TEXTO PROPORCIONADO |
Edgar Morin. Método I. La naturaleza de la naturaleza, p. 69.

El gran cambio de perspectiva que se ha producido en la educación en las últimas décadas para pasar de un proceso centrado en el docente, la enseñanza y el contenido, a uno centrado en el estudiante, el aprendizaje y el desarrollo de habilidades o competencias, sigue siendo una modificación programática. 

Y es una modificación que aún se queda corta frente a una realidad económica, social, política, cultural, psíquica y espiritual que está en una crisis profunda y clama por una transformación paradigmática.

Una de las razones fundamentales para afirmar esto es que se trata de dos perspectivas radicalmente opuestas pero igualmente simplificadoras, es decir, basadas en la disyunción de elementos y no en la conjunción de ellos; un cambio que se sustenta en una idea que concibe como excluyentes los elementos contradictorios y no asume la mirada de la complejidad que concibe a todos los procesos vitales, humanos y sociales  compuestos de elementos concurrentes, complementarios y contradictorios en tensión y frágil equilibrio.

En efecto, ambas perspectivas se centran en la concepción de la educación como un proceso dinámico, cambiante y en constante modificación, pero entendiendo este dinamismo, este cambio y esta modificación como una sucesión de acciones y no como un conjunto de interacciones, es decir, de “acciones recíprocas que modifican el comportamiento o [y] la naturaleza de los elementos, cuerpos, objetos y fenómenos”; añadiría yo, de los sujetos y los grupos humanos que forman parte de ellas y se influyen mutuamente.

Según el mismo Morin, los procesos vitales vistos desde una perspectiva centrada —no en una sucesión de acciones, sino en un complejo sistema de interacciones— tiene que comprender al menos cuatro grandes elementos, a saber:

En primer lugar, suponer elementos, seres u objetos materiales que pueden encontrarse. Para el caso de la educación, tendríamos que comprender y explicar los procesos formativos desde la suposición de que existen elementos —modelos educativos, currículos, instalaciones, un cierto clima escolar, ciertas condiciones de equipamiento e infraestructura y materiales didácticos o tecnologías para el aprendizaje— y seres —sujetos humanos educadores, educandos, administradores, orientadores, padres de familia— que pueden encontrarse y de hecho se encuentran en torno a una institución o centro educativo.

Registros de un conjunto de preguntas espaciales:

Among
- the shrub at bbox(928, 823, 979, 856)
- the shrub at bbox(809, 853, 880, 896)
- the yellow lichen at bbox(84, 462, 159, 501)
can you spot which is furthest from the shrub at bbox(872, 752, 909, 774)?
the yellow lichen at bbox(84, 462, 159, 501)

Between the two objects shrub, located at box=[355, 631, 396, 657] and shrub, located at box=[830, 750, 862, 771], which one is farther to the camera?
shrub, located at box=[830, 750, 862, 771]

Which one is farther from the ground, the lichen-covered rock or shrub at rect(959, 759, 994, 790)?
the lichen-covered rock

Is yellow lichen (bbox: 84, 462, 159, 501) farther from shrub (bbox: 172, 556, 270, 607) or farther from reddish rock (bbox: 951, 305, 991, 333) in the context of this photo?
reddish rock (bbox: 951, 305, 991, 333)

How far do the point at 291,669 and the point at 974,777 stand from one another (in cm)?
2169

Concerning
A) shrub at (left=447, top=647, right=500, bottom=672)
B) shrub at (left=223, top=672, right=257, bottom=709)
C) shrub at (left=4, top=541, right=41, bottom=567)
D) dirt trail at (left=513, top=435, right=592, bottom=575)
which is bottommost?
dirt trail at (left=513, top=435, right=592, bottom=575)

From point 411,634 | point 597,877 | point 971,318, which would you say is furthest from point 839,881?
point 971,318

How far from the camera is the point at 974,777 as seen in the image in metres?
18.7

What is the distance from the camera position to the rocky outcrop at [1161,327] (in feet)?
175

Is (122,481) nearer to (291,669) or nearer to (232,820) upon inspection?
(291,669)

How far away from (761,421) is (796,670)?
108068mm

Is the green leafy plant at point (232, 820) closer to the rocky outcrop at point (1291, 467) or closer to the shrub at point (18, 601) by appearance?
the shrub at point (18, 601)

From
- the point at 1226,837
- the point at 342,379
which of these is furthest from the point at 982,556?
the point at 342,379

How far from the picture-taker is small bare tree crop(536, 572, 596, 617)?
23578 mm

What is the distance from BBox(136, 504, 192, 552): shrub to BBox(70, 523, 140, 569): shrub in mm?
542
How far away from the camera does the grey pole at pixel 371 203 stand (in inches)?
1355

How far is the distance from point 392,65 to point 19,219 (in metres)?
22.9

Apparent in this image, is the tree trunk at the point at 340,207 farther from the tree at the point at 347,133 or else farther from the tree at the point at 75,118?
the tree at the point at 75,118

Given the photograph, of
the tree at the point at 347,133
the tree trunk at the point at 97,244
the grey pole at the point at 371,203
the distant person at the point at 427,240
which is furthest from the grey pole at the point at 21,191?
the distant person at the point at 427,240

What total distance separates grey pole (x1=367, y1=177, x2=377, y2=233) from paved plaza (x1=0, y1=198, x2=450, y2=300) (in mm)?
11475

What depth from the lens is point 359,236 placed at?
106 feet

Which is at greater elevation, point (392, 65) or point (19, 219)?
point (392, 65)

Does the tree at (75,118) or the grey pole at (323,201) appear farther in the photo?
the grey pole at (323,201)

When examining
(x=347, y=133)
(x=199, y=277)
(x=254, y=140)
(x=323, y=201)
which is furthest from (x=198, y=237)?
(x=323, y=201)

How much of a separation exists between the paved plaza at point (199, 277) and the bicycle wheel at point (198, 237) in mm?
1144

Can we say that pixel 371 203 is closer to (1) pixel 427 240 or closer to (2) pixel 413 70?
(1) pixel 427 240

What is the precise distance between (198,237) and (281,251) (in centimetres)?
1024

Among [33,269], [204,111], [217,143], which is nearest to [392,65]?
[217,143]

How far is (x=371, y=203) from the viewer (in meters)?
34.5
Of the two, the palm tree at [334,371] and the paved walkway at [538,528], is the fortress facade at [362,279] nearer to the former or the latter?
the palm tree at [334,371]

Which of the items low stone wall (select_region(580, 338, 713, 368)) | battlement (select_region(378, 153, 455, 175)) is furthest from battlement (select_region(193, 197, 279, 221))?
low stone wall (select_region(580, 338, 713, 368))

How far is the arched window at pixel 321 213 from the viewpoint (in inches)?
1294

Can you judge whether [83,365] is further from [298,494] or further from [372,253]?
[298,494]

SOLICITUD ESCRITA |
Cita del texto proporcionado el pasaje que comienza con "El gran cambio" y continúa hasta "una modificación programática.". Para responder, usa únicamente el texto proporcionado.

RESPUESTA ESCRITA |
El gran cambio de perspectiva que se ha producido en la educación en las últimas décadas para pasar de un proceso centrado en el docente, la enseñanza y el contenido, a uno centrado en el estudiante, el aprendizaje y el desarrollo de habilidades o competencias, sigue siendo una modificación programática.